**TASK TO CARRY OUT:** Write out each line of the material below character for character, keeping its spelling, spacing, punctuation and scripts unchanged.

**DATASET:**

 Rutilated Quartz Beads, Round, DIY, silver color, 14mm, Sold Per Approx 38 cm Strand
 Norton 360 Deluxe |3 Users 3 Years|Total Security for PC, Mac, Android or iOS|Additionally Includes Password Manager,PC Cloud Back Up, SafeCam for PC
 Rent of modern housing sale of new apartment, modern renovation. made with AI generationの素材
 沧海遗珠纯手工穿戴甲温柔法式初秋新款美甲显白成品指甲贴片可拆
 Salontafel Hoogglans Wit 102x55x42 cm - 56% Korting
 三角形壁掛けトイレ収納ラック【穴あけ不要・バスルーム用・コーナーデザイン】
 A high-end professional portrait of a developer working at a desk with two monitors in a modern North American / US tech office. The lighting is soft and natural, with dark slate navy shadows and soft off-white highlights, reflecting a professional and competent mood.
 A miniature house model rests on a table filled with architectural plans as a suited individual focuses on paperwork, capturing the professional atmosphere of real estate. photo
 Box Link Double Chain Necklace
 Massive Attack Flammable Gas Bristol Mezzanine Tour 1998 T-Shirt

**RESPONSE TO THE TASK:**
 Rutilated Quartz Beads, Round, DIY, silver color, 14mm, Sold Per Approx 38 cm Strand
 Norton 360 Deluxe |3 Users 3 Years|Total Security for PC, Mac, Android or iOS|Additionally Includes Password Manager,PC Cloud Back Up, SafeCam for PC
 Rent of modern housing sale of new apartment, modern renovation. made with AI generationの素材
 沧海遗珠纯手工穿戴甲温柔法式初秋新款美甲显白成品指甲贴片可拆
 Salontafel Hoogglans Wit 102x55x42 cm - 56% Korting
 三角形壁掛けトイレ収納ラック【穴あけ不要・バスルーム用・コーナーデザイン】
 A high-end professional portrait of a developer working at a desk with two monitors in a modern North American / US tech office. The lighting is soft and natural, with dark slate navy shadows and soft off-white highlights, reflecting a professional and competent mood.
 A miniature house model rests on a table filled with architectural plans as a suited individual focuses on paperwork, capturing the professional atmosphere of real estate. photo
 Box Link Double Chain Necklace
 Massive Attack Flammable Gas Bristol Mezzanine Tour 1998 T-Shirt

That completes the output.